In Scotland there are also millions wasted – as the governing elites award themselves money to study themselves and promote their own ideologies.  The Equality Network, the Scottish Trans Alliance, Stonewall Scotland and LGBT Youth Scotland have been provided with millions of taxpayers’ money so that they can tell the government to do what the government were going to do anyway. It’s a nice living for those who can get it.  

The Church 

But what about the Church? Is there a beam in our own eye?  Right from the beginning there have been those who think that ‘godliness is a means to financial gain’ (1 Timothy 6:4). And there have been Christian organisations who, desperate for funding, have used ‘worldly’ means.  

I think of a worker who told me that they had just resigned from a Christianity charity because they hated the way they used the poor to fund their own ministry – “just start a child sponsorship and you can use 70% for ‘admin’ – that’s how you meet your costs.” 

Sometimes I wonder whether every Christian in India or Africa is running an orphanage?!  Several times a week I get requests from a brother or sister who wishes to be God’s blessing and wants me to bless them with finances for the orphanages they are running. Yesterday’s request even helpfully provided me with bank details.   

In Scotland when we were seeking money for our youth work, a council adviser told me to claim that we were doing drugs work, and we would get plenty. Of course we wouldn’t get any for Bible teaching!

In the US there is supposed to be a strict separation of church and state, so you would think that the state would not be funding church work. Think again. The bishop who gave President Trump a lecture on refugees is part of a church which received $57 million for helping resettle refugees.   

I was recently speaking to someone who had once worked for Tearfund – another recipient of money from USAID. It was made perfectly clear to them that USAID existed not to help the poor, but rather to promote the interests of the US. My informant told me that Tearfund decided to only take the money when it aligned with Tearfund’s purposes. But the temptation to let the piper who pays call the tune must be enormous. 

It has also been claimed that Christianity Today (not Christian Today – a different entity!) received $1.8 million from USAID during the Biden administration. It has denied the claims. 

This funding apparently came with strings attached. It was not for spreading the Gospel, but rather for using the church to promote the government agenda on such social issues where the church is deemed to have influence. Christianity Today’s editor Russell Moore accused Elon Musk of being a ‘tech broligarch’ who wanted to get rid of Jesus.

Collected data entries
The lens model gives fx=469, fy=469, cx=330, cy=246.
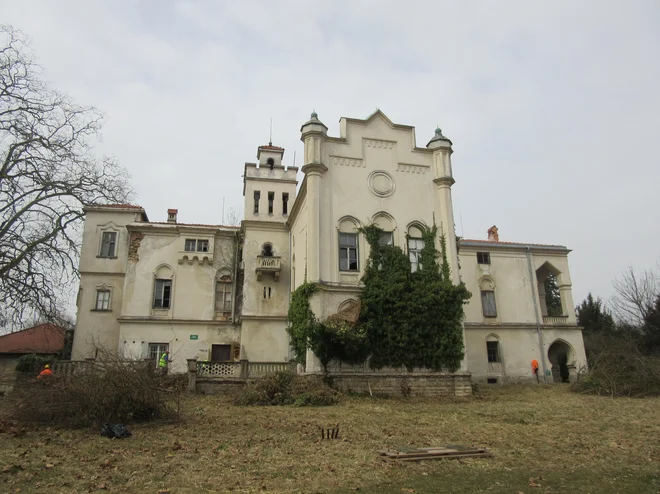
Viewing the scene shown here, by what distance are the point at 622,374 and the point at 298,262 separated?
17.1m

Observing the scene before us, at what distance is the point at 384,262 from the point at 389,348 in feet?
13.9

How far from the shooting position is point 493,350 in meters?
32.6

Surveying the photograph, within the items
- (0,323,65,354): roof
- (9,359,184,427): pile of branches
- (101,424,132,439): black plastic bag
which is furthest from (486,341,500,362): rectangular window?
(0,323,65,354): roof

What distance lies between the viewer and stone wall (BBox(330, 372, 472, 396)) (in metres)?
20.8

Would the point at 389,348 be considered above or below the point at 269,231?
below

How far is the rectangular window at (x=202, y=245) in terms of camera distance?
106ft

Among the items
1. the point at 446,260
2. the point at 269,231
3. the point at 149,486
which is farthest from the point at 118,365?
the point at 269,231

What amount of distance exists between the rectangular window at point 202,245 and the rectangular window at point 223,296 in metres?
2.46

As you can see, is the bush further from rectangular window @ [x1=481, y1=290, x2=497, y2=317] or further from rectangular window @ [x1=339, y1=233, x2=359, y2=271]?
rectangular window @ [x1=481, y1=290, x2=497, y2=317]

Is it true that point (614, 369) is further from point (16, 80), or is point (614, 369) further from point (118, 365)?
point (16, 80)

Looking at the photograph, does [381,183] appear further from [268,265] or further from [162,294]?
[162,294]

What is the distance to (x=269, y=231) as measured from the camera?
3180 centimetres

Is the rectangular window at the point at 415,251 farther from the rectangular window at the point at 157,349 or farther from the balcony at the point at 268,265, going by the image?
the rectangular window at the point at 157,349

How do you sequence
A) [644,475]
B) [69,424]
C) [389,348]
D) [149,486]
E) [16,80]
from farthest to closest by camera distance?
1. [389,348]
2. [16,80]
3. [69,424]
4. [644,475]
5. [149,486]
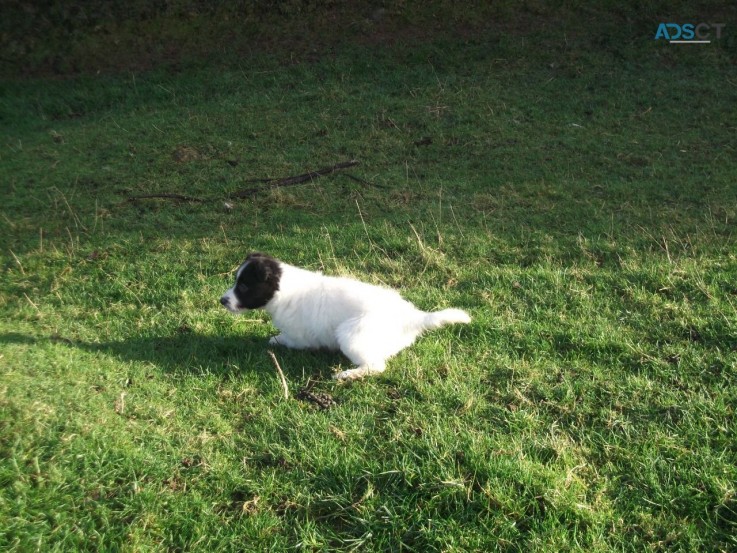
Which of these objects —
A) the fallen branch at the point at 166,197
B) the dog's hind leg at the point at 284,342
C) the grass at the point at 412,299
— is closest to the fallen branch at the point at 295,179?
the grass at the point at 412,299

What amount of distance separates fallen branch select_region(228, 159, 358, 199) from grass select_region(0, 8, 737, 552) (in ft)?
0.96

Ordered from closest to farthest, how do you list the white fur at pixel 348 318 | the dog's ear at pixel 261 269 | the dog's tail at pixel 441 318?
the white fur at pixel 348 318
the dog's tail at pixel 441 318
the dog's ear at pixel 261 269

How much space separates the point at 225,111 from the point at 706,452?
10.0 m

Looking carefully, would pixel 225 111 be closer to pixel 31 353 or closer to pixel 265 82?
pixel 265 82

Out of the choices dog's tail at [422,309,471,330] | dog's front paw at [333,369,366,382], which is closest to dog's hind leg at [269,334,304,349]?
dog's front paw at [333,369,366,382]

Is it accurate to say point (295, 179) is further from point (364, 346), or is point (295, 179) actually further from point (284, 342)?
point (364, 346)

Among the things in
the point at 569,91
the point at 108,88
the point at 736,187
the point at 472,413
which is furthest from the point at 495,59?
the point at 472,413

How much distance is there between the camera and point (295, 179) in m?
9.13

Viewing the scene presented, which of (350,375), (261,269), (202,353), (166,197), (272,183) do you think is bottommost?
(166,197)

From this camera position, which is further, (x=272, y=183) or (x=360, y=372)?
(x=272, y=183)

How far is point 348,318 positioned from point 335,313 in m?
0.12

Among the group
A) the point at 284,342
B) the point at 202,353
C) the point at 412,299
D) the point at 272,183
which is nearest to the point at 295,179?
the point at 272,183

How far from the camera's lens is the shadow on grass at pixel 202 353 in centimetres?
470

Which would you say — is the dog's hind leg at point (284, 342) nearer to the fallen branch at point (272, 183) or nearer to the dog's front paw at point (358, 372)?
the dog's front paw at point (358, 372)
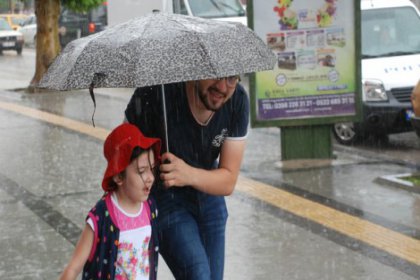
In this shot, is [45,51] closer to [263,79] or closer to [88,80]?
[263,79]

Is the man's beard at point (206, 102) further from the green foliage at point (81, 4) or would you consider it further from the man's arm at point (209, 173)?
the green foliage at point (81, 4)

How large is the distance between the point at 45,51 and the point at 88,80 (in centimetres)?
Answer: 1578

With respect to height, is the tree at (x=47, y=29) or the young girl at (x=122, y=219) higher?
the tree at (x=47, y=29)

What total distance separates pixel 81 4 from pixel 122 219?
16.0 m

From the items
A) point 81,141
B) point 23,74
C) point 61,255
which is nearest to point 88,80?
point 61,255

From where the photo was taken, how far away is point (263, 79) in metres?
9.58

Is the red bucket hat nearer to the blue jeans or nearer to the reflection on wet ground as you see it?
the blue jeans

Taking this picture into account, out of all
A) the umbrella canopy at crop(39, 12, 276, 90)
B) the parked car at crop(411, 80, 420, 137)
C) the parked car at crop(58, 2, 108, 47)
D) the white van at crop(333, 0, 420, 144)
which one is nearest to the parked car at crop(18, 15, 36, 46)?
the parked car at crop(58, 2, 108, 47)

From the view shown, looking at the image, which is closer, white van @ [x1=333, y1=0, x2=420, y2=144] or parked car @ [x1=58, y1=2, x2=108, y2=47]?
white van @ [x1=333, y1=0, x2=420, y2=144]

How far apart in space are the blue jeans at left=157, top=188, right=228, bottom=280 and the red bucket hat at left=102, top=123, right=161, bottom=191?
388 mm

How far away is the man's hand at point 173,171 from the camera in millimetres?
3562

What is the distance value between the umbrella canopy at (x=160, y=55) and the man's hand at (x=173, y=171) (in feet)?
1.37

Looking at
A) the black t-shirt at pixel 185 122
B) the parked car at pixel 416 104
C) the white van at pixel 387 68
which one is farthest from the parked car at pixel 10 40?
the black t-shirt at pixel 185 122

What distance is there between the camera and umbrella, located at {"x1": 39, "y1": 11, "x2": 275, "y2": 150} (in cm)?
330
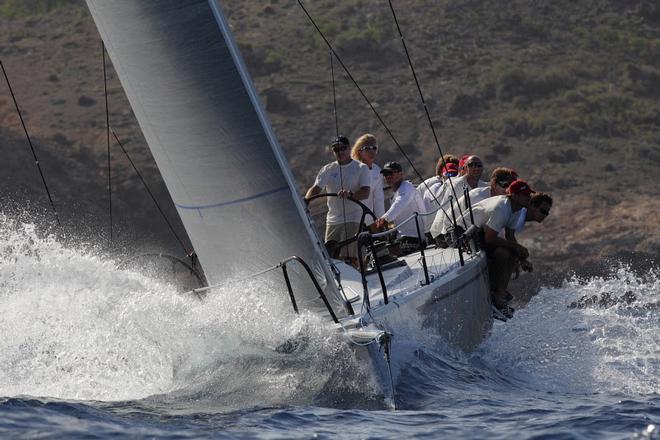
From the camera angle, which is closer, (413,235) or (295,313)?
(295,313)

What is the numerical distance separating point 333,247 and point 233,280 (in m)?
2.46

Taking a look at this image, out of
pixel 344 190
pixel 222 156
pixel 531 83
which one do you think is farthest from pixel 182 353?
pixel 531 83

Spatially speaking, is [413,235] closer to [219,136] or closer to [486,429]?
[219,136]

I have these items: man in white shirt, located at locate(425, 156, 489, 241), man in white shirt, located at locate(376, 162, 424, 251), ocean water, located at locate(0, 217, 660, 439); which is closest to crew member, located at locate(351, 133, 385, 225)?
man in white shirt, located at locate(376, 162, 424, 251)

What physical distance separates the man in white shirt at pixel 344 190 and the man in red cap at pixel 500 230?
0.91 m

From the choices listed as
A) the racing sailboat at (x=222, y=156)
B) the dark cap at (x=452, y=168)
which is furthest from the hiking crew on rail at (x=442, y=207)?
the racing sailboat at (x=222, y=156)

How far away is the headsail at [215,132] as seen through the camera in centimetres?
796

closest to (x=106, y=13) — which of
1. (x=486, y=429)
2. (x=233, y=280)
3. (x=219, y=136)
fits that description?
(x=219, y=136)

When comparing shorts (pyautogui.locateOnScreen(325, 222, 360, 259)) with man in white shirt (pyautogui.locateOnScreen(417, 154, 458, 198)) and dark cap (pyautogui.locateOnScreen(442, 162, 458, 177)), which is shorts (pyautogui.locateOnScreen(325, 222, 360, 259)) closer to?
man in white shirt (pyautogui.locateOnScreen(417, 154, 458, 198))

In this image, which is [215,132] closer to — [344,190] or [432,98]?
[344,190]

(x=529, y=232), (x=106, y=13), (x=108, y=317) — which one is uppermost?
(x=106, y=13)

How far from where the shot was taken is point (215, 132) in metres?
8.02

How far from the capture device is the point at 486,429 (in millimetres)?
6941

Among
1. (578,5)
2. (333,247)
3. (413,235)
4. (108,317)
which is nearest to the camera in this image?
(108,317)
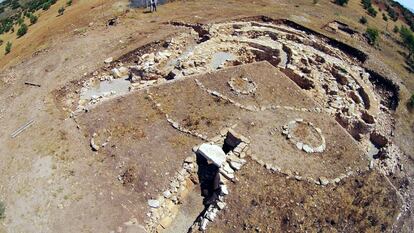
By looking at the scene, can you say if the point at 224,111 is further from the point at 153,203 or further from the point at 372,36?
the point at 372,36

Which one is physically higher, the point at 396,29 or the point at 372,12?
the point at 372,12

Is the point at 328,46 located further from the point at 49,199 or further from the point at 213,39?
the point at 49,199

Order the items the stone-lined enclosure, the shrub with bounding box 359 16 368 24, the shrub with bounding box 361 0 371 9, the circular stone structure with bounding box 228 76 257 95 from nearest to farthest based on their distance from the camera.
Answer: the stone-lined enclosure → the circular stone structure with bounding box 228 76 257 95 → the shrub with bounding box 359 16 368 24 → the shrub with bounding box 361 0 371 9

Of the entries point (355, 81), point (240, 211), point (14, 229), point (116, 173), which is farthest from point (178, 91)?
point (355, 81)

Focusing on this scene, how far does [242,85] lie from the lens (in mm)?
28734

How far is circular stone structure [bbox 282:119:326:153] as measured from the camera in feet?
80.0

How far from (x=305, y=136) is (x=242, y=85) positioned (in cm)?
573

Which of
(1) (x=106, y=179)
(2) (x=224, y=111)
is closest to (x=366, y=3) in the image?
(2) (x=224, y=111)

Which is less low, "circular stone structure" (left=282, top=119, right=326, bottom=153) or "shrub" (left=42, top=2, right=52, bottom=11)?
"circular stone structure" (left=282, top=119, right=326, bottom=153)

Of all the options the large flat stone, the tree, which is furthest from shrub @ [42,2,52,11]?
the tree

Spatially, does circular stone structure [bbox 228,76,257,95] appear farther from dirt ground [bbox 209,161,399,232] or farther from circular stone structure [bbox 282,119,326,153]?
dirt ground [bbox 209,161,399,232]

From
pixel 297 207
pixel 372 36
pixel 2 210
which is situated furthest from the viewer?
pixel 372 36

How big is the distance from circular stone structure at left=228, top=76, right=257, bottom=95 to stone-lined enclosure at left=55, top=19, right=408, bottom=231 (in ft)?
0.22

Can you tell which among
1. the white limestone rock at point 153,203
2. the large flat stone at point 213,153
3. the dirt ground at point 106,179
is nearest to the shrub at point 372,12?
the dirt ground at point 106,179
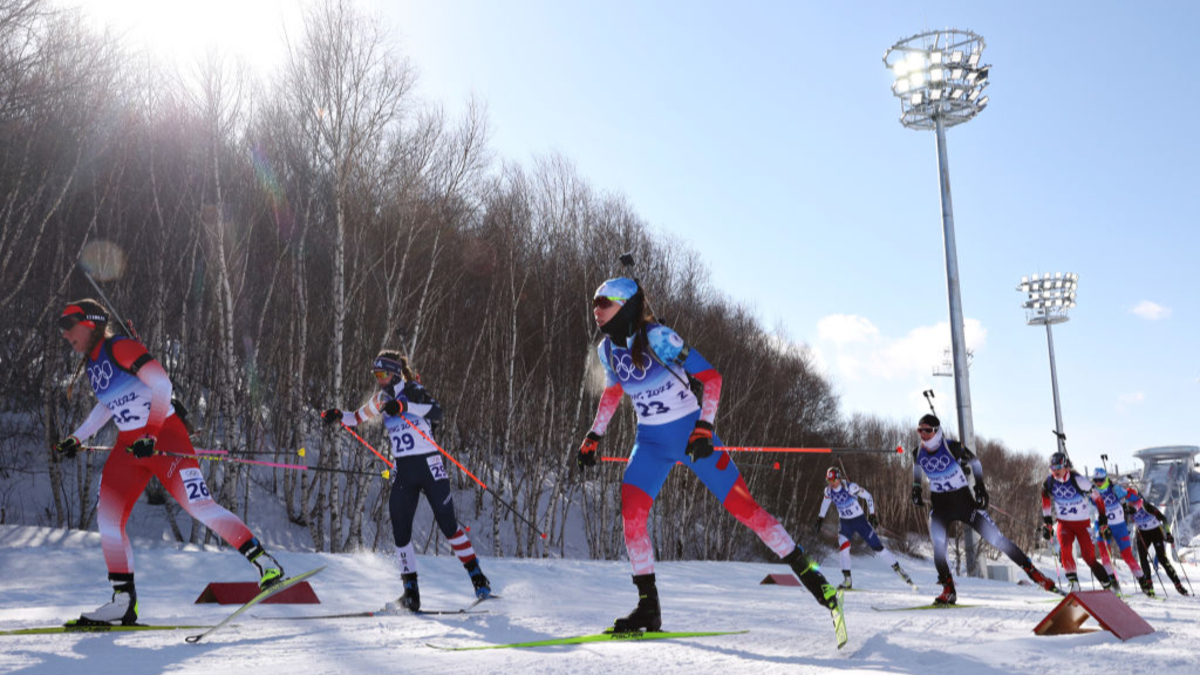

* **EXERCISE DETAILS**
Would you write the next part of the piece on state funding and the church, picking up right after its last sentence? These records are separate material, unrelated to the piece on state funding and the church.

* **EXERCISE ANSWER**
It may be that Christianity Today’s defence of the Democrats, and attacks on Donald Trump are genuine and would have happened without the added incentive of $1.8 million, but to say the least, it is not a good look.  

Like the time I was asked by a Christian media outlet to review an album. My review was not over enthusiastic, and the outlet decided not to publish, not because they did not agree but the recording company who produced the album had already bought advertising, and they could not afford to upset them. 

Conclusion

As the old Yorkshire proverb goes ‘where’s there’s money, there’s muck’. It’s not wrong to accept government money, or indeed the money of wealthy donors. As long as there are no strings attached. When the government says to a Christian hospital, we will give you funding but you must perform abortions and euthanasia, the hospital must say no. When a rich man comes into your church and offers you a large sum if you will do things his way, you need to demonstrate that the widow’s mite is as valuable to you as the millionaire’s tithe!  

We are not in a position to prophetically critique the State’s wasteful use of our taxpayer’s money if we ourselves are wastefully misusing the Lord’s money. 

Christian giving is giving without strings attached, for the benefit of the gospel and the poor, not using the poor or the gospel as a means of personal enrichment. We need to be reminded of Paul’s warning to Timothy: “For the love of money is a root of all kinds of evil.  Some people eager for money have wandered from the faith and pierced themselves with many griefs” (1 Timothy 6:10). May the Lord preserve us from all such self-piercings!